Keratocystic Odontogenic Tumor of the Mandible – A Case Report

Case Report

Austin J Dent. 2015;2(1): 1013.

Keratocystic Odontogenic Tumor of the Mandible – A Case Report

Siddique Sabin1, Kumar Anoop2*, Maya Anoop3, Meera M4

1Department of Public Health Dentistry, Yenepoya University, India

2Department of Oral Pathology and Microbiology, Kerala University of Health Sciences, India

3Chief Dental Surgeon Anwi”s Multispeciality Dental Clinic, India

4Resident Medical Officer Anwi”s Multispeciality Dental Clinic, India

*Corresponding author: Kumar Anoop, Department of Oral Pathology and Microbiology Kerala University of Health Sciences, P S M College of Dental Sciences and research Akkikavu Trichur Dt Kerala, 680519, India

Received: December 30, 2014; Accepted: January 28, 2015; Published: January 30, 2015


Odontogenic keratocyst has been renamed as the World Health Organization in 2005. It is a benign intraosseous neoplasm of the jaw. They develop from the dental lamina remenants in the mandible and maxilla. Keratocystic odontogenic tumor is of particular interest because of its recurrence rate and aggressive behavior. We present a case in a middle aged lady patient.

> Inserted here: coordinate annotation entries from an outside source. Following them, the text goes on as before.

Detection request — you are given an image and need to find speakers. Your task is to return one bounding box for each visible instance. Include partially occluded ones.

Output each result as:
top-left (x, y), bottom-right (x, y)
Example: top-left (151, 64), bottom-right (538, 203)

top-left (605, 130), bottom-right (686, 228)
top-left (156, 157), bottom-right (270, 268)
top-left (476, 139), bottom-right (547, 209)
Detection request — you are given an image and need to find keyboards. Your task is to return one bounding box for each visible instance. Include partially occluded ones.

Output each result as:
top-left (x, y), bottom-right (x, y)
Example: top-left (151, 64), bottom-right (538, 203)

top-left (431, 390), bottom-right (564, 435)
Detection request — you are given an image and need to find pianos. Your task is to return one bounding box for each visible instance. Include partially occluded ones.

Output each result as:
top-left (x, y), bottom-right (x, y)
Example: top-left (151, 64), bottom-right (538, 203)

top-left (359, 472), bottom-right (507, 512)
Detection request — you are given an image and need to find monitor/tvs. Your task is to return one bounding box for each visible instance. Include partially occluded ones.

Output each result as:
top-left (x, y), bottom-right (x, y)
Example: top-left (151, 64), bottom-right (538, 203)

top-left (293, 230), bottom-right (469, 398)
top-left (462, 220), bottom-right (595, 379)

Keywords: Keratocyst odontogenic tumor; Mandible; Radiolucency


Keratocyst Odonogenic Tumor (KCOT) is a benign odontogenic tumor with aggressive behavior and a high recurrence rate [1,2]. In the 2005 edition of the World Health Organization Classification of the Head and Neck Tumors, the odontogenic keratocyst was reclassified from a cystic to a neoplastic lesion, and the term “keratocystic odontogenic tumor” (KCOT) was coined [3]. The KCOT contributes approximately 11% of cysts of the jaws & is most commonly located in the mandibular ramus & angle [4]. Most common site is the mandibular third molar region. Remnants of odontogenic epithelium persisits in oral tissues after odontogenesis is complete and a variety of tumor and cysts may arise from these remnants [5].

Case Report

A 34 year old female patient came to the dental clinic complaining of pain and discharge in relation to the extraction site in the right lower posterior region. Pain was localized and dull in nature. There was no facial asymmetry or evidence of swelling over the cheek extra orally (Figure 1).The patient underwent an extraction of 48. But the pain persisted and there was also a discharge from the extracted site.